__Your instructions__
Every record here needs to be retyped exactly.

__Data extracted from a collection__
———

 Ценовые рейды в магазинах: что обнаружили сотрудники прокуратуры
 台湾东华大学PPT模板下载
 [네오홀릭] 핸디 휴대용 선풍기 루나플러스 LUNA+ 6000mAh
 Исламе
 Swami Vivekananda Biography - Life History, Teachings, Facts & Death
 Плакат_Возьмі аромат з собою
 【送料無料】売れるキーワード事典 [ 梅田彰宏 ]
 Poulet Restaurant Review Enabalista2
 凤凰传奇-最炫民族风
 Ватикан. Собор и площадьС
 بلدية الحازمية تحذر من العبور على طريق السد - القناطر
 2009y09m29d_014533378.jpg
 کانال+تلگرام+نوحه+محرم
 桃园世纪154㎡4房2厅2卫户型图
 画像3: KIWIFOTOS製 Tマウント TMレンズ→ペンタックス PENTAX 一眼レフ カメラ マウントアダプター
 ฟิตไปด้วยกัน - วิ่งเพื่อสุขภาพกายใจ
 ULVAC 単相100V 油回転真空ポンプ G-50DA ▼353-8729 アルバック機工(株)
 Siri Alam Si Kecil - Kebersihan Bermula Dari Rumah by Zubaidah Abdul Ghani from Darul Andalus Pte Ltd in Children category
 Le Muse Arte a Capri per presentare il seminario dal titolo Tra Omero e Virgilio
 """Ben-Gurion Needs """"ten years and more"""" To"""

———

__Finished exercise__
 Ценовые рейды в магазинах: что обнаружили сотрудники прокуратуры
 台湾东华大学PPT模板下载
 [네오홀릭] 핸디 휴대용 선풍기 루나플러스 LUNA+ 6000mAh
 Исламе
 Swami Vivekananda Biography - Life History, Teachings, Facts & Death
 Плакат_Возьмі аромат з собою
 【送料無料】売れるキーワード事典 [ 梅田彰宏 ]
 Poulet Restaurant Review Enabalista2
 凤凰传奇-最炫民族风
 Ватикан. Собор и площадьС
 بلدية الحازمية تحذر من العبور على طريق السد - القناطر
 2009y09m29d_014533378.jpg
 کانال+تلگرام+نوحه+محرم
 桃园世纪154㎡4房2厅2卫户型图
 画像3: KIWIFOTOS製 Tマウント TMレンズ→ペンタックス PENTAX 一眼レフ カメラ マウントアダプター
 ฟิตไปด้วยกัน - วิ่งเพื่อสุขภาพกายใจ
 ULVAC 単相100V 油回転真空ポンプ G-50DA ▼353-8729 アルバック機工(株)
 Siri Alam Si Kecil - Kebersihan Bermula Dari Rumah by Zubaidah Abdul Ghani from Darul Andalus Pte Ltd in Children category
 Le Muse Arte a Capri per presentare il seminario dal titolo Tra Omero e Virgilio
 """Ben-Gurion Needs """"ten years and more"""" To"""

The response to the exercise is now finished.